January 2, 2012 at 4:09 PM  
Blogger downeast becka said...

haven't had a microwave since i left my childhood home, haven't missed it, never trusted them, never will...more books instead sounds great!

January 2, 2012 at 7:35 PM  
Blogger katiegirl said...

I could never live without a microwave. Well, I could, but it wouldn't be fun. Same with my dishwasher. I can do other important things in the time I would spend washing a dishwasher load of dishes by hand. They're so efficient too. Same with the microwave. I hate using our electric stove to heat up stuff (including the kitchen) when a short time in the microwave will do. :-) My time is valuable to me, so I try to use it wisely.

Good luck with the hay shelter. Hope it works.

January 2, 2012 at 7:51 PM  
Blogger Pit Stop Farm said...

Funny, on New Years Day, I also moved my microwave to a pile of long forgotten appliances in the basement. I'm enjoying the extra counter space, as well as the additional time spent around the stove and oven.

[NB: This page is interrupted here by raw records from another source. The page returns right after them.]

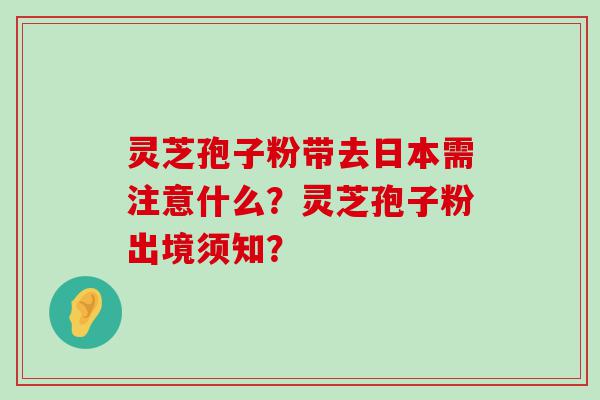 灵芝孢子粉带去日本需注意什么？灵芝孢子粉出境须知？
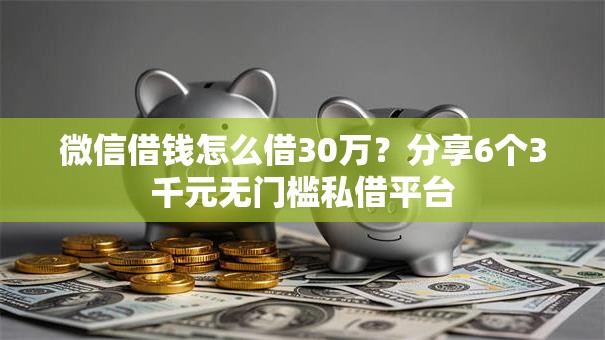 微信借钱怎么借30万？分享6个3千元无门槛私借平台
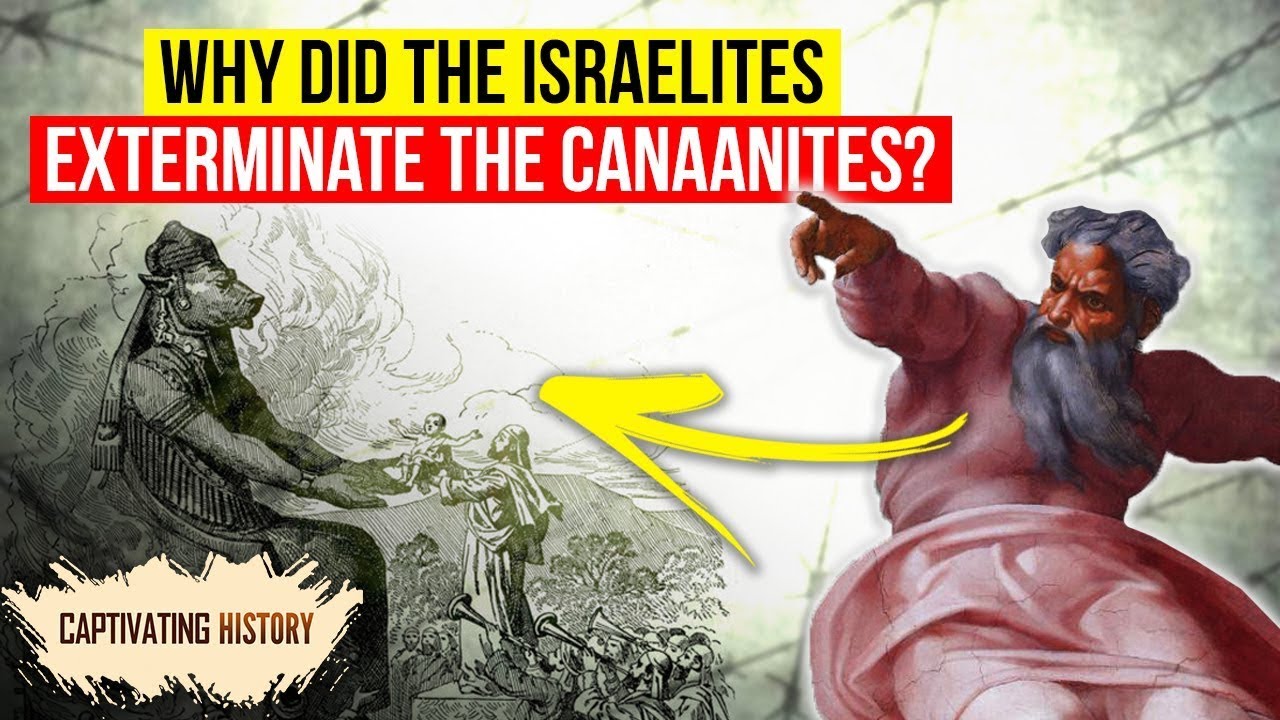 Why Did the Israelites Exterminate the Canaanites?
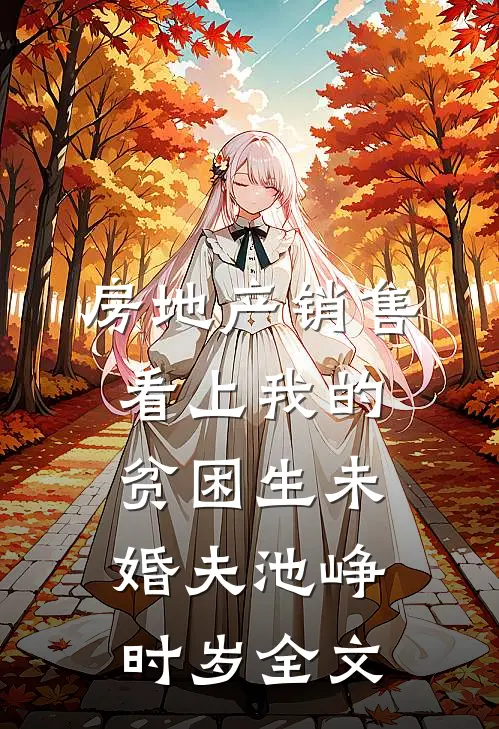 房地产销售看上我的贫困生未婚夫池峥时岁全文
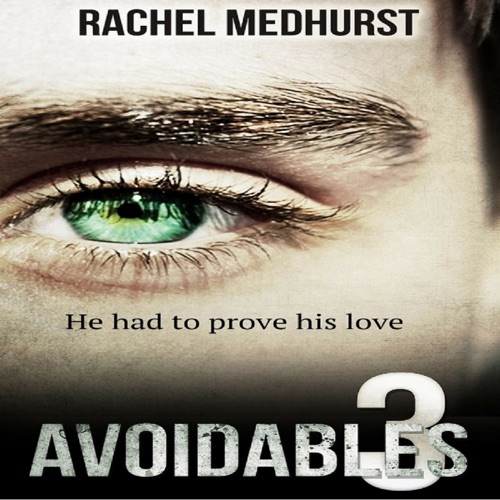 Avoidables 3 (Unabridged) cover
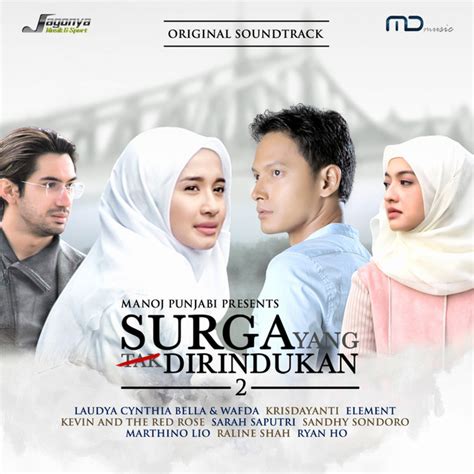 Dalam sekuel film tahun 2015 peraih penghargaan ini, pras, arini, dan meirose menghadapi tantangan baru yang bisa mengubah dinamika cinta segitiga mereka nan unik. Surga Yang Tak Dirindukan 2 (Original Motion Picture ...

January 3, 2012 at 8:24 AM  
Blogger Catcoco said...

We do not have a microwave. Never had one. My MIL got us a couple of second hand ones over the years. She probably thought we could not afford one. She finally understood that is was a choice, not an obligation. Our dishwasher died on us last summer and we have still not decided if we should replace it or not. Our dryer caught fire this Fall. We had a spare one from when my mother moved to a furnished house. Both washing machines broke during the last month. One is dead and the other one does everything but spin. We still use that one... I too long for a simpler life but I am not willing to go without a washing machine. Not with a small farm and four kids (the human kind) !
That being said, I wish we would go TV free too, but my husband and children strongly disagree. I will be putting forward my plan of "screen time money" in 2012. The kids can earn "money" and spend it as they wish. I am hoping they will, in time, become more creative and not feel punished by the limitations I put on time spent in front of a screen...

January 3, 2012 at 1:16 PM  
Anonymous Anonymous said...

Hi Jenna, what a genius idea that chicken coop! I try to keep them warm with a red light but that's expensive. I'd love to hear more about it... What is the plan with covering the top and filling it with compost and earth for winter veggies? Sounds very interesting.

January 3, 2012 at 10:22 PM  
Blogger Pam R. said...

We've been TV free for 28 years. Our addiction is books, we have thousands.

I grew up in the 60's and my mom had a fancy Tappan cooking unit. One of the fancies was a tiny oven about 12" x 16". We used that all the time to heat things up.

We had a microwave for several years. But I decided I didn't like what it did to food and found a free convection oven on Freecycle. That was many years ago.

That little convection oven is used several times a day for many things: thawing, heating up, cooking, broiling. It's been repaired a couple times and I don't know what I will do when it finally dies. I've been looking for years for a similar replacement and not found one.

And it's used year round, and no, we don't have air conditioning, and yes, it gets hot here, as we are open land.

Regarding hay in new England: The weather we've seen this year is pretty much what we can expect in the future. This means good hay is going to be hard to find and expensive. I've used waste hay for veg garden mulch since 1993 but am now looking into alternatives as finding the volume I need will be hard.

There are more farmers raising grains now in this area. How long they will continue, given the weather, is anyone's guess. But this means there is a bit more straw around, for now.

I used straw exactly once in the garden, as it was free. I was very disappointed with it. It rotted far faster than hay, when wet it was VERY slippery to walk on, and I had to replace it halfway through the season with hay. I also found it very hard to use in mulching small areas, like between plants.

Regarding dishwashers:

No, I have one, had always had one and would not get rid of it. With all the food preservation we do here, having really clean utensils is important. Plus they claim they use less water than hand washing.